Please print out the entries below unchanged and skip the images.

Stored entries

== Segment start ==

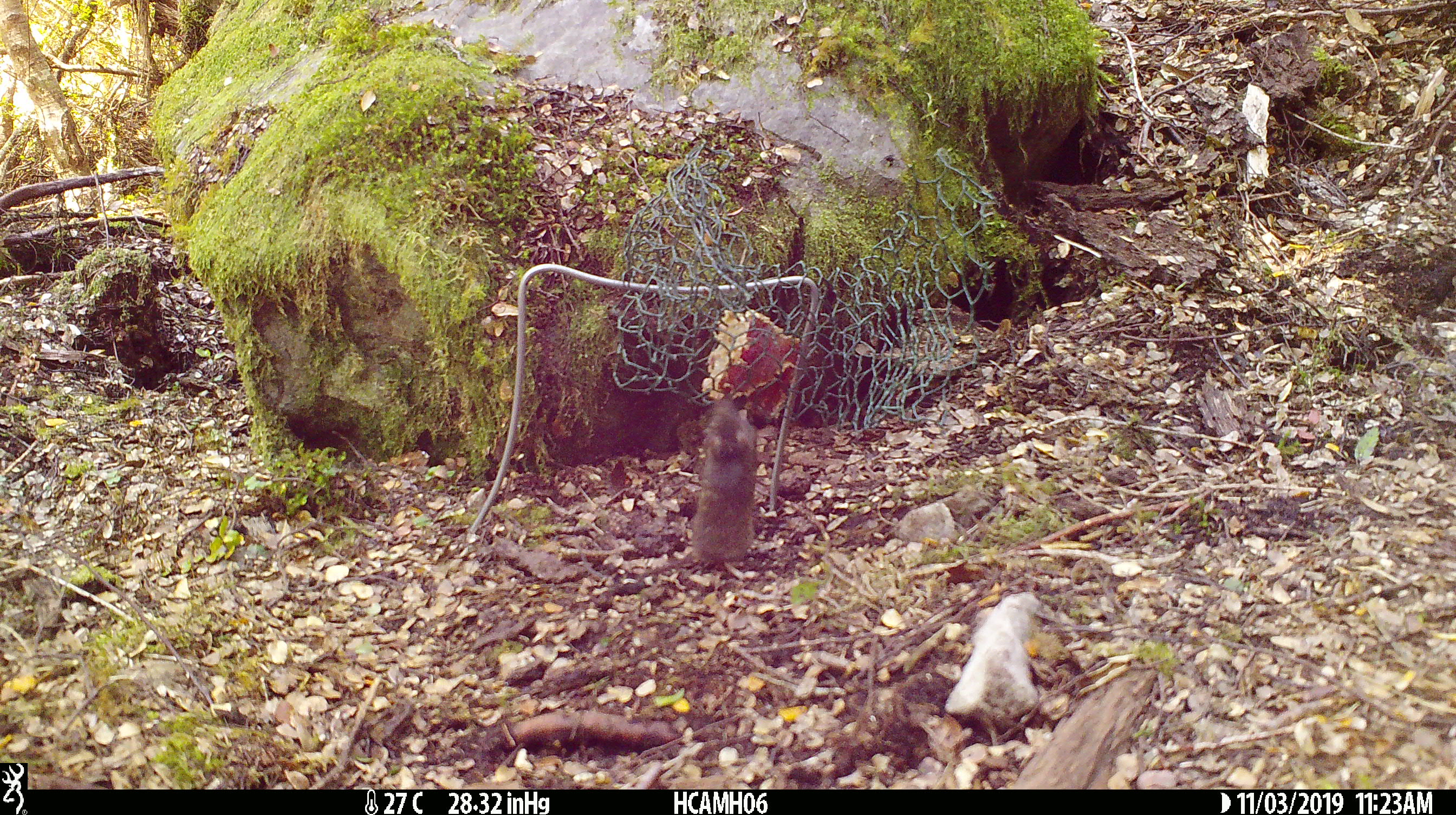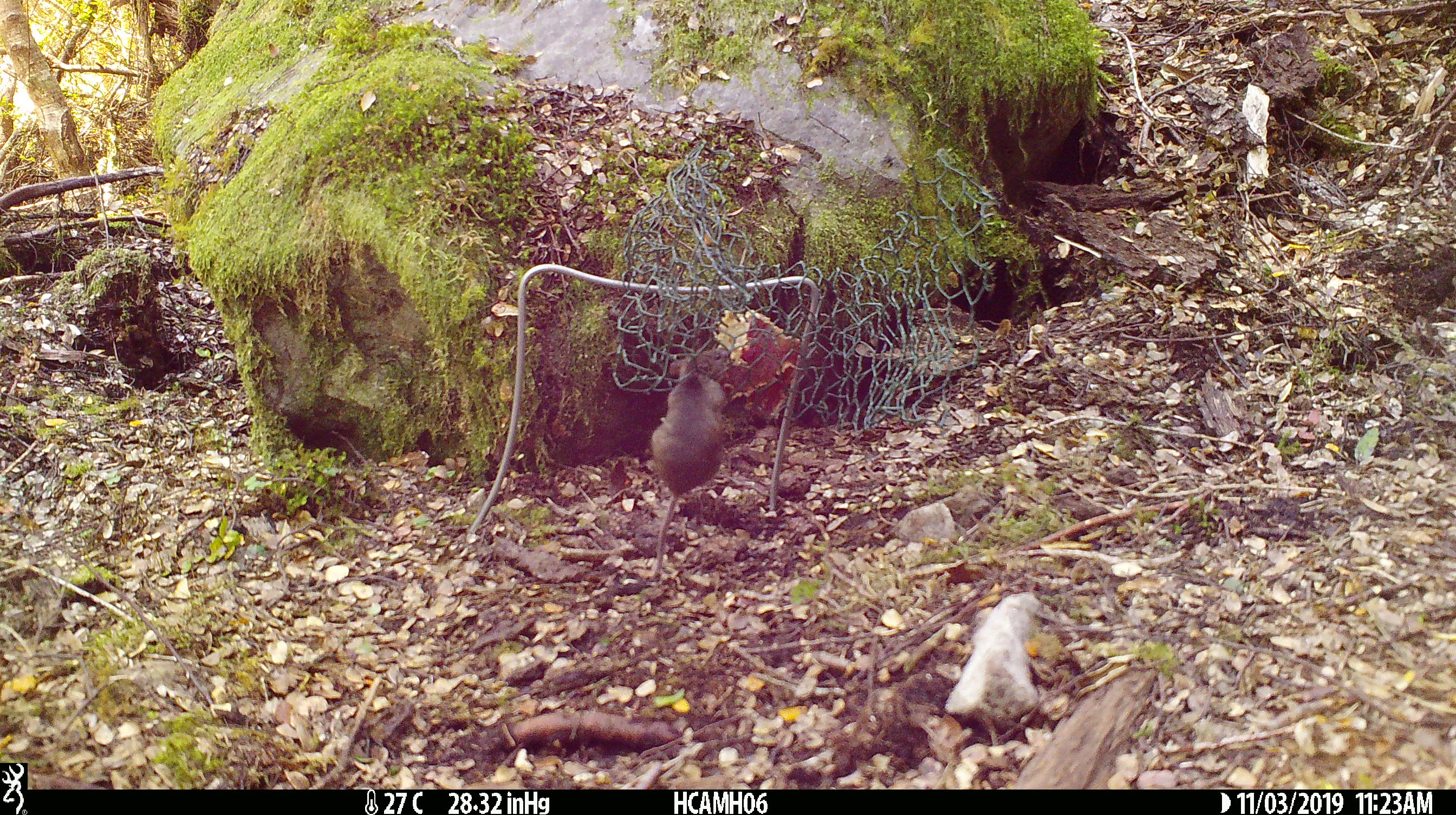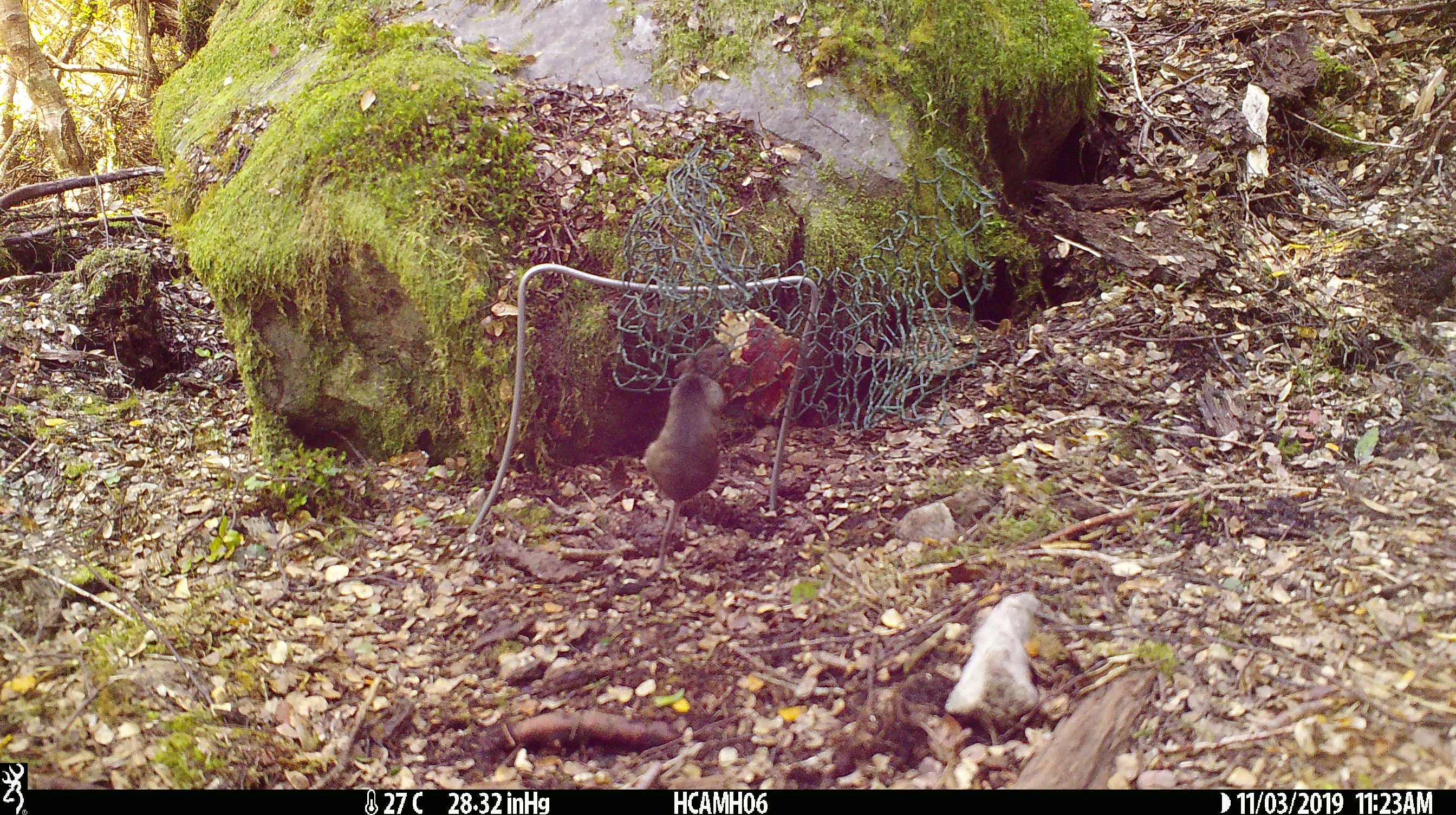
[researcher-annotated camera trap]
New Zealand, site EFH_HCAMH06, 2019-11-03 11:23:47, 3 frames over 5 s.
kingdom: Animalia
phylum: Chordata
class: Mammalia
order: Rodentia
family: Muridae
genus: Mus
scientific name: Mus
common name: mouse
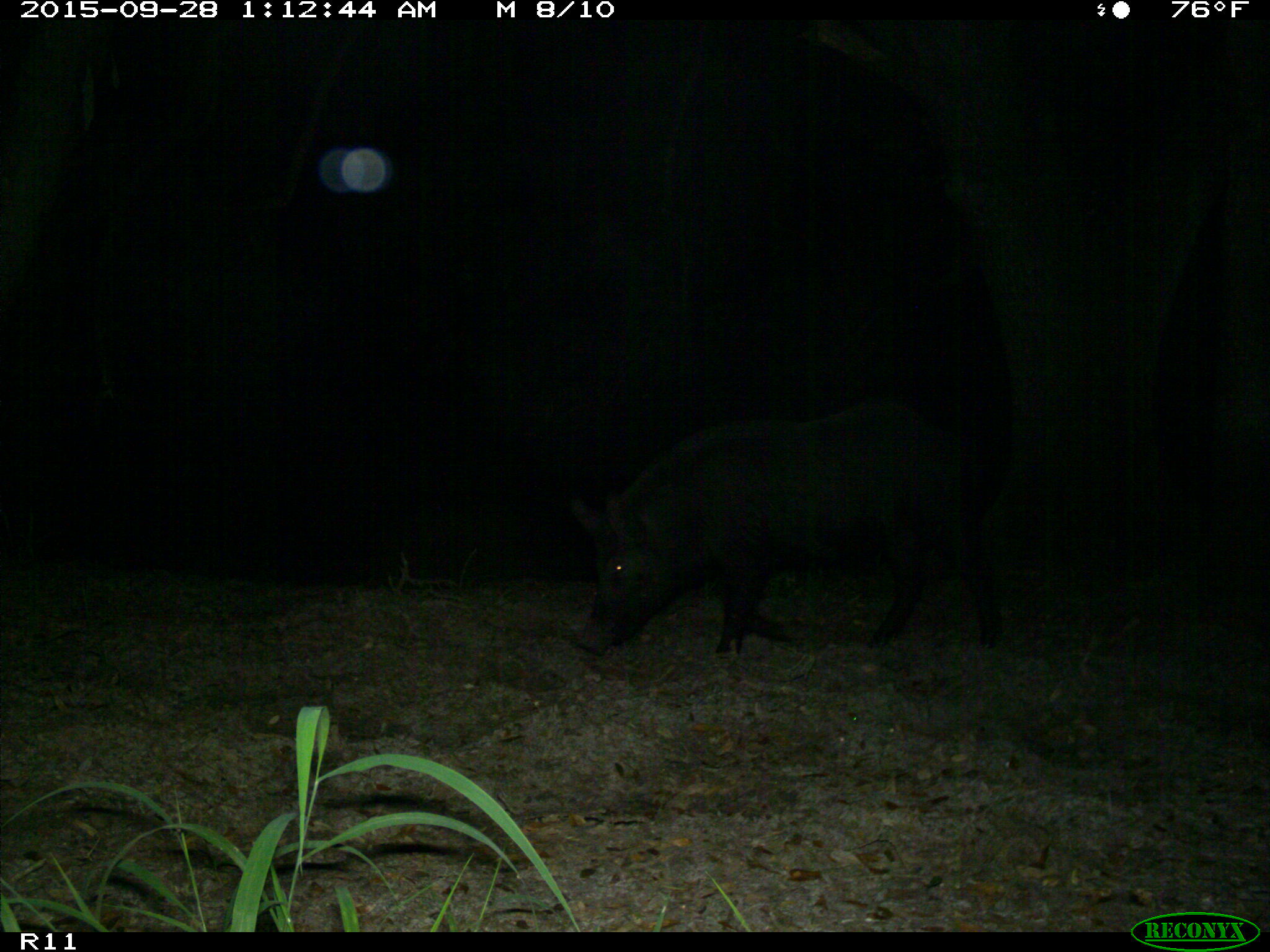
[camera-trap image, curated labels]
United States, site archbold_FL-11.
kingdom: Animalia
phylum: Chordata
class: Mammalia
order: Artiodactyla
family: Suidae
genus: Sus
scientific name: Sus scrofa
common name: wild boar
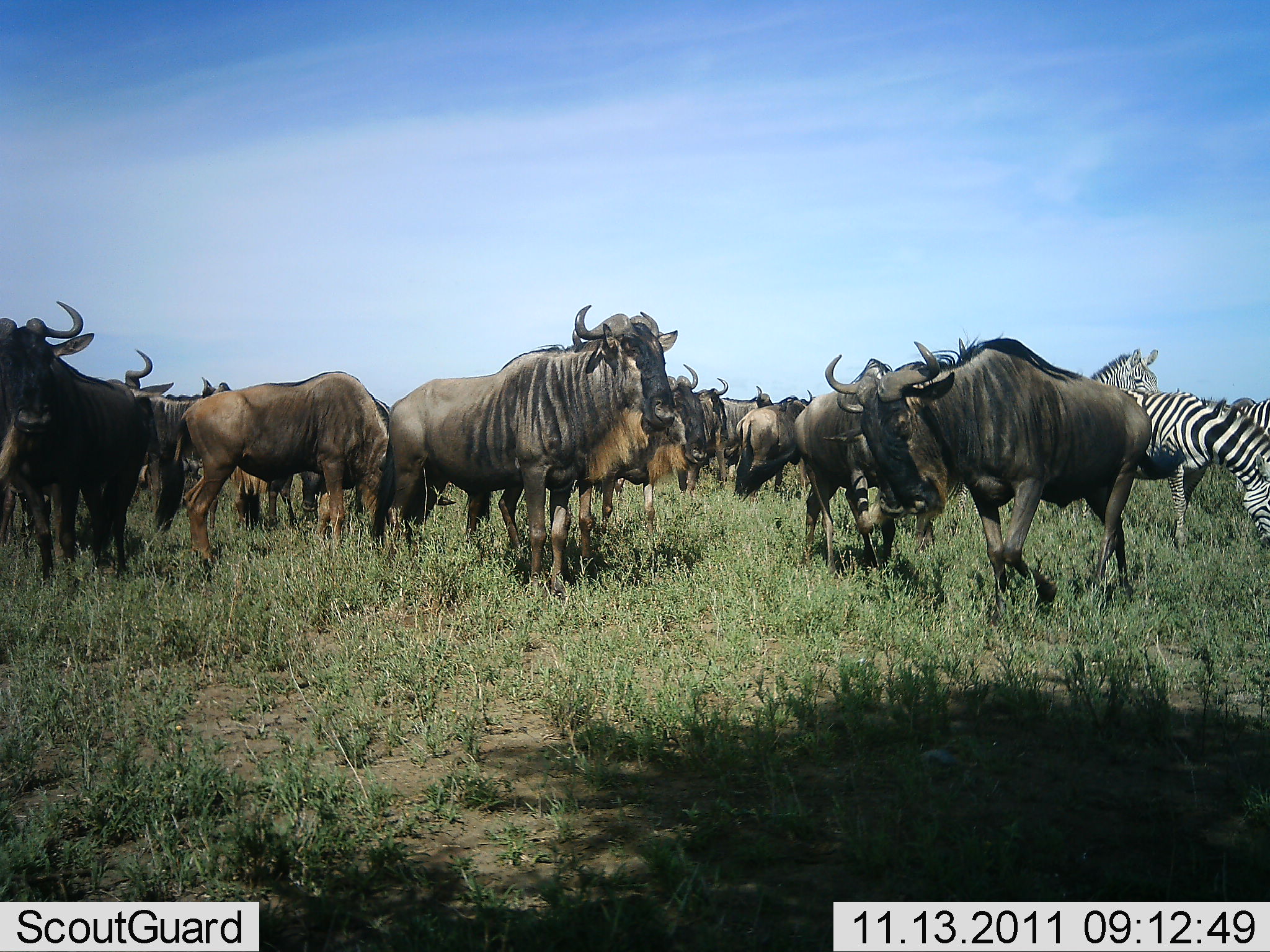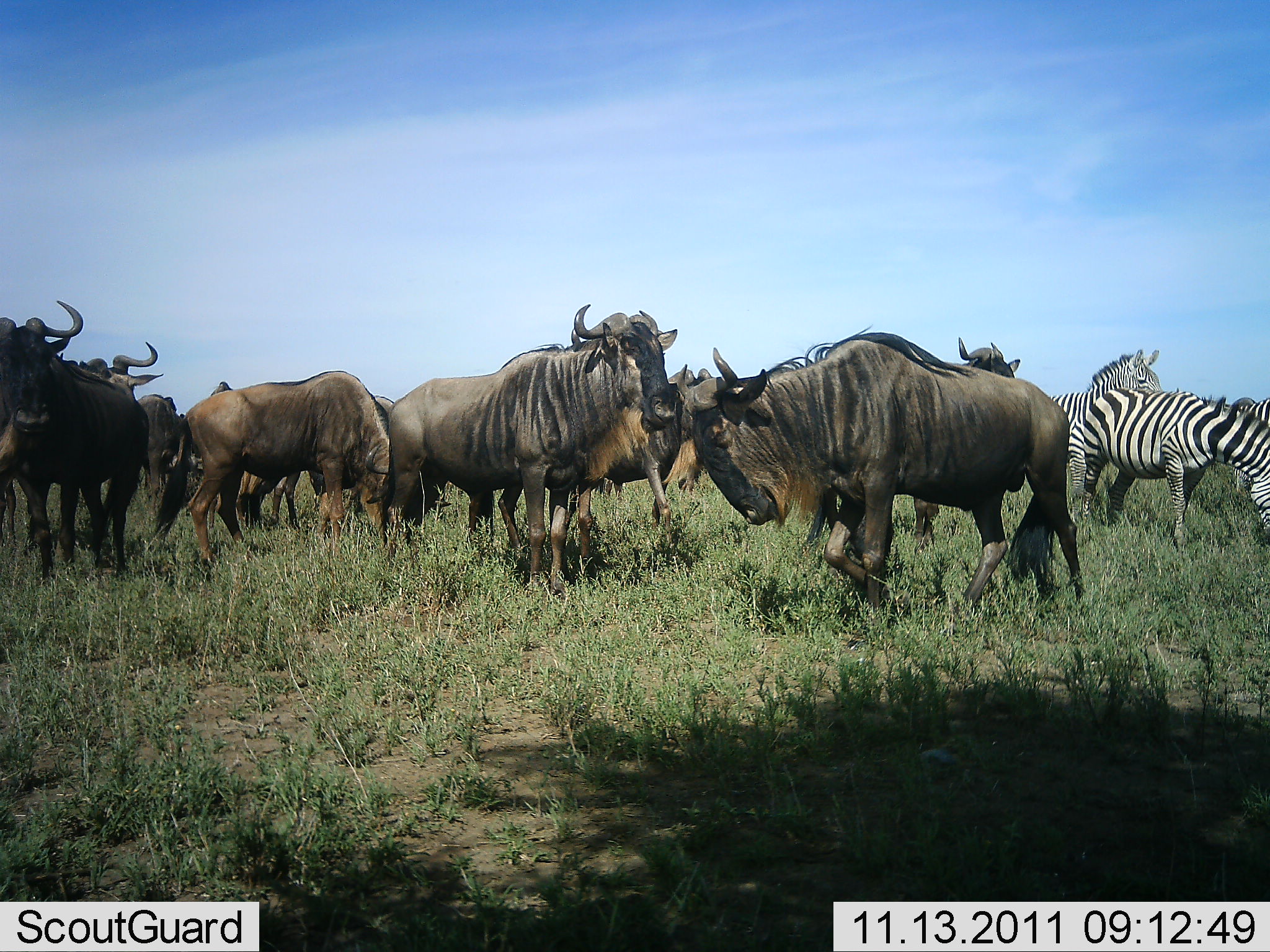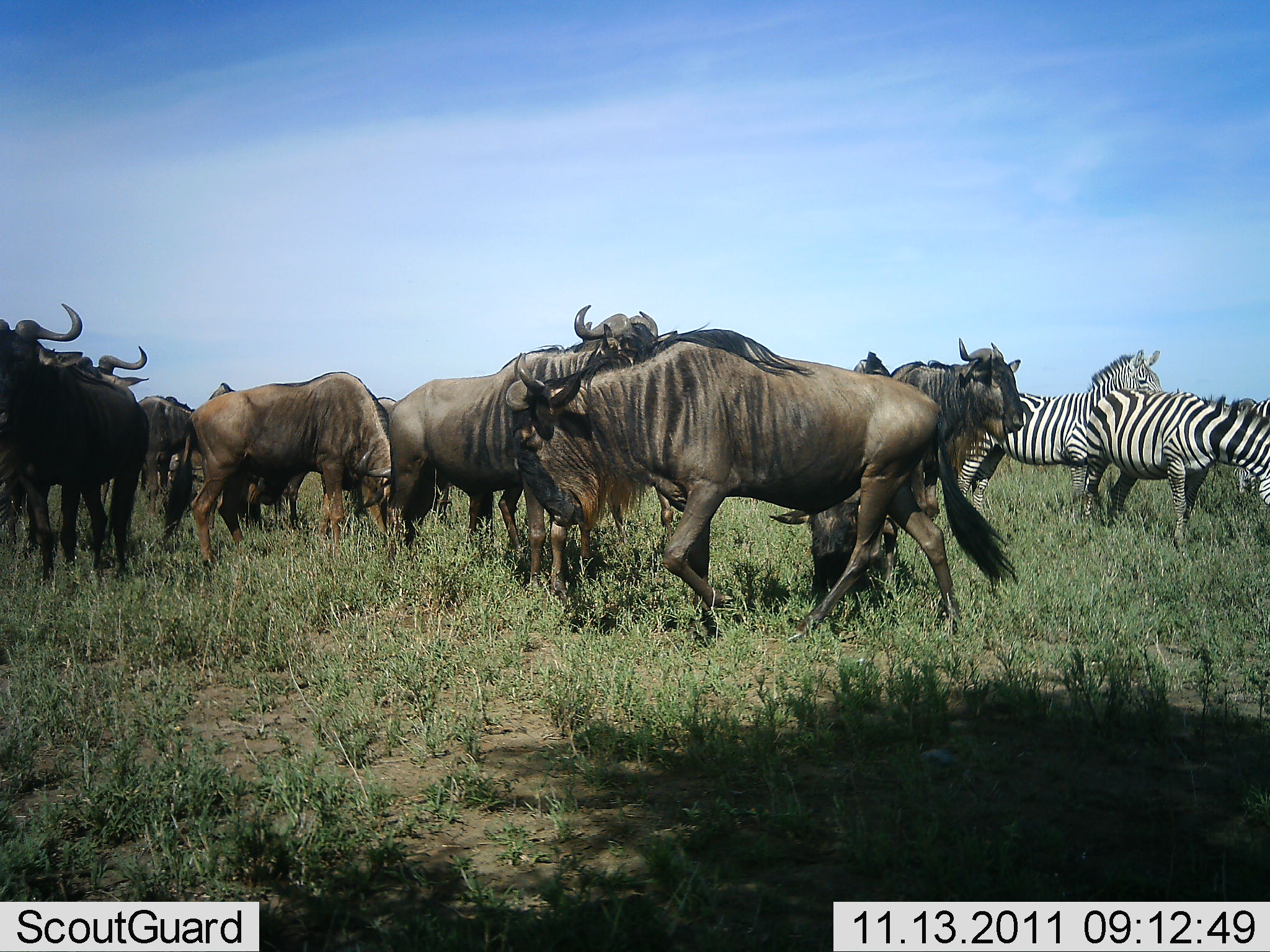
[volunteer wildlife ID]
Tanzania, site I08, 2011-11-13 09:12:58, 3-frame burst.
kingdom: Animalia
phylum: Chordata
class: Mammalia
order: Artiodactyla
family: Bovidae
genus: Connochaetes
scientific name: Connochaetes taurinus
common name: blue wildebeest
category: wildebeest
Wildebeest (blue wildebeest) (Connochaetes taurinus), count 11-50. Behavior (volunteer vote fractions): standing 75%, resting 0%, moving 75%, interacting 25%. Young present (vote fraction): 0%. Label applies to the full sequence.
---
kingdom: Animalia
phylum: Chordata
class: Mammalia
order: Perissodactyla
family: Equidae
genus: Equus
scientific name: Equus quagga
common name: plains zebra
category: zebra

== Segment end ==

> Result
[researcher-annotated camera trap]
New Zealand, site EFH_HCAMH06, 2019-11-03 11:23:47, 3 frames over 5 s.
kingdom: Animalia
phylum: Chordata
class: Mammalia
order: Rodentia
family: Muridae
genus: Mus
scientific name: Mus
common name: mouse
[camera-trap image, curated labels]
United States, site archbold_FL-11.
kingdom: Animalia
phylum: Chordata
class: Mammalia
order: Artiodactyla
family: Suidae
genus: Sus
scientific name: Sus scrofa
common name: wild boar
[volunteer wildlife ID]
Tanzania, site I08, 2011-11-13 09:12:58, 3-frame burst.
kingdom: Animalia
phylum: Chordata
class: Mammalia
order: Artiodactyla
family: Bovidae
genus: Connochaetes
scientific name: Connochaetes taurinus
common name: blue wildebeest
category: wildebeest
Wildebeest (blue wildebeest) (Connochaetes taurinus), count 11-50. Behavior (volunteer vote fractions): standing 75%, resting 0%, moving 75%, interacting 25%. Young present (vote fraction): 0%. Label applies to the full sequence.
---
kingdom: Animalia
phylum: Chordata
class: Mammalia
order: Perissodactyla
family: Equidae
genus: Equus
scientific name: Equus quagga
common name: plains zebra
category: zebra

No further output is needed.